Expressões taxativas devem ser evitadas. Por exemplo, em vez de se dizer que "o resultado do teste da hipótese provou ", cabe, com mais propriedade, dado o carácter probabilístico inerente à estatística de inferência, afirmar que "o resultado do teste da hipótese apresentou evidências de que "
Recomenda-se, também, cuidado no uso de sinónimos. Embora louvável, pois a variedade de termos evita repetições e embeleza o estilo, o leitor poderá ter dúvidas quanto à intenção do autor quando este introduz novos termos - manter o mesmo significado do termo precedente ou introduzir uma diferença subtil?

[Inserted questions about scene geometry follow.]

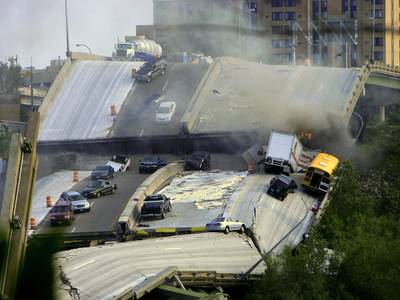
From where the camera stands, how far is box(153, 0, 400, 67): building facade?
73.7 metres

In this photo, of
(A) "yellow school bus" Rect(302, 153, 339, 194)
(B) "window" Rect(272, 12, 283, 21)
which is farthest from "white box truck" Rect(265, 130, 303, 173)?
(B) "window" Rect(272, 12, 283, 21)

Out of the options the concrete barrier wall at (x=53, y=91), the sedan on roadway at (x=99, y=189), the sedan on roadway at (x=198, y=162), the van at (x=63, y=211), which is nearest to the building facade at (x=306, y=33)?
the concrete barrier wall at (x=53, y=91)

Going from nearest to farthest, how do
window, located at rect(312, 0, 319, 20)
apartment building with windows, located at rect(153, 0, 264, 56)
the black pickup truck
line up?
1. the black pickup truck
2. apartment building with windows, located at rect(153, 0, 264, 56)
3. window, located at rect(312, 0, 319, 20)

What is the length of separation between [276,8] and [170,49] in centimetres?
1815

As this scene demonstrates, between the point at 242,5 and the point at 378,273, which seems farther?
the point at 242,5

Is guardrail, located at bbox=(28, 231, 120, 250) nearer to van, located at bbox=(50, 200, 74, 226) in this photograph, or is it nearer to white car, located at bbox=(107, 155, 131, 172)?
van, located at bbox=(50, 200, 74, 226)

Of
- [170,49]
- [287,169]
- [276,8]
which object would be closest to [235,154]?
[287,169]

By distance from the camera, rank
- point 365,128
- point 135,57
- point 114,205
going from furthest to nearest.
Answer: point 135,57 → point 365,128 → point 114,205

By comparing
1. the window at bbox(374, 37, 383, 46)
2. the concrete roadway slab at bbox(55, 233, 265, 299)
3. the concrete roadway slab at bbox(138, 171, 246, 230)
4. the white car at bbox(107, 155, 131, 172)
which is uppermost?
the concrete roadway slab at bbox(55, 233, 265, 299)

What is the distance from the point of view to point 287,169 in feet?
125

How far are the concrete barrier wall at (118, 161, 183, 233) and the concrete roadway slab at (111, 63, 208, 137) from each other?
21.3 ft

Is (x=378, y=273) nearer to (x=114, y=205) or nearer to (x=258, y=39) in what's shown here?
(x=114, y=205)

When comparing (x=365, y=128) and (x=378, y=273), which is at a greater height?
(x=378, y=273)

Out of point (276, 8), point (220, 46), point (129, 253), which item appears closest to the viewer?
point (129, 253)
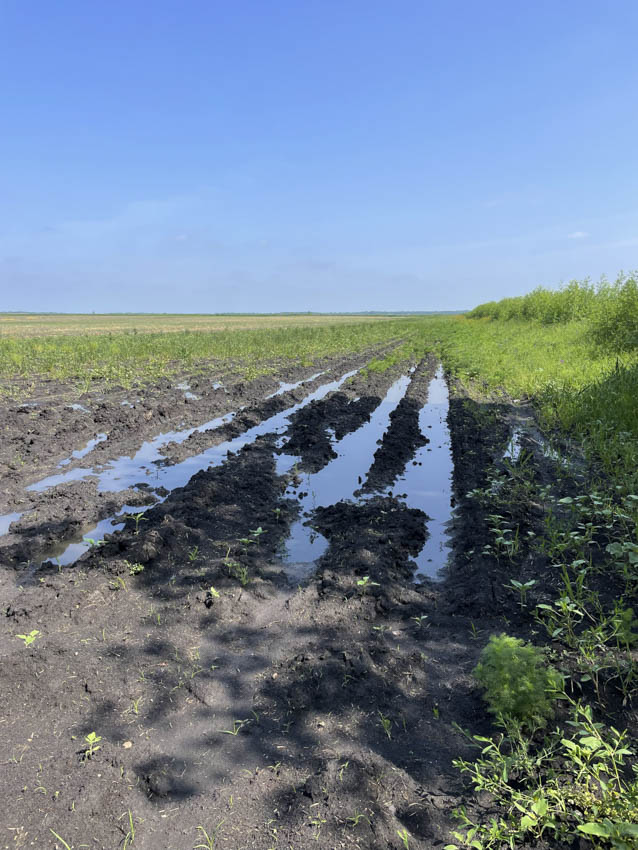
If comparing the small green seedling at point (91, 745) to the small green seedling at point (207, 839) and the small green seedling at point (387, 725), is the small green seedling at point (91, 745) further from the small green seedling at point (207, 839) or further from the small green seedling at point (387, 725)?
the small green seedling at point (387, 725)

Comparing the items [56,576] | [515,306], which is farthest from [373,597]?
[515,306]

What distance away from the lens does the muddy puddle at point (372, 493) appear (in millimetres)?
4991

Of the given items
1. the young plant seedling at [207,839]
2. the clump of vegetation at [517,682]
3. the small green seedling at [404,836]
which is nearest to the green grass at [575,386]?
the clump of vegetation at [517,682]

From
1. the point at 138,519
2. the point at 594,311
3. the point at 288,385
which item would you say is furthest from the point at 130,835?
the point at 594,311

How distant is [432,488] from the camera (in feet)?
22.4

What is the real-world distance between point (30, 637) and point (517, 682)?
325 cm

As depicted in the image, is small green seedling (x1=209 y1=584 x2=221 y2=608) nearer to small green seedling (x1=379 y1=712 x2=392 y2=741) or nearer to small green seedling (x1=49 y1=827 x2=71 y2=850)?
small green seedling (x1=379 y1=712 x2=392 y2=741)

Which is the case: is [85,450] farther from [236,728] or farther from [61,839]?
[61,839]

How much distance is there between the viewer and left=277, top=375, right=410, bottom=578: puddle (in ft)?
16.3

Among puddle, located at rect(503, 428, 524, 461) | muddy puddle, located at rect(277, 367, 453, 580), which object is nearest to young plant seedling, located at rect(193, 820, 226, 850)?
muddy puddle, located at rect(277, 367, 453, 580)

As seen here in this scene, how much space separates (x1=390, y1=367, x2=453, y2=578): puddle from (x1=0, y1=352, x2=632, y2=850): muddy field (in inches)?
1.8

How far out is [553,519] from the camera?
5.15m

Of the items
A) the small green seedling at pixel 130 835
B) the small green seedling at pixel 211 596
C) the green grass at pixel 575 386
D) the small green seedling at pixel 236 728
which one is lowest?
the small green seedling at pixel 236 728

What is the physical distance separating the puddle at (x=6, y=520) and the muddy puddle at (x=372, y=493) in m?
3.20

Períodos curtos são de compreensão mais fácil que os longos, mas o autor experiente saberá manter-se entre o estilo telegráfico e um outro mais longo, entre a pobreza de expressão e a excessiva qualificação, imprópria ao discurso científico. O essencial, entretanto, é que cada período seja compreendido facilmente, sem que seja necessário ao leitor reportar-se a exposições anteriores.
Ao mesmo critério deve obedecer a extensão dos parágrafos. Embora as idéias devam fluir livremente, se a matéria for longa demais merecerá reorganização para que, sem quebra da lógica e da clareza, possa distribuir-se em parágrafos cuja extensão ofereça conforto ao leitor, inclusive visualmente.
Estes são alguns dos princípios a que deve atender a boa redação científica. Não devem ser, entretanto, tão rigidamente observados a ponto de sufocarem o estilo pessoal. Não têm, também, a pretensão de assegurar a boa qualidade da redação, da mesma forma que o conhecimento de regras gramaticais não garante a boa qualidade da comunicação.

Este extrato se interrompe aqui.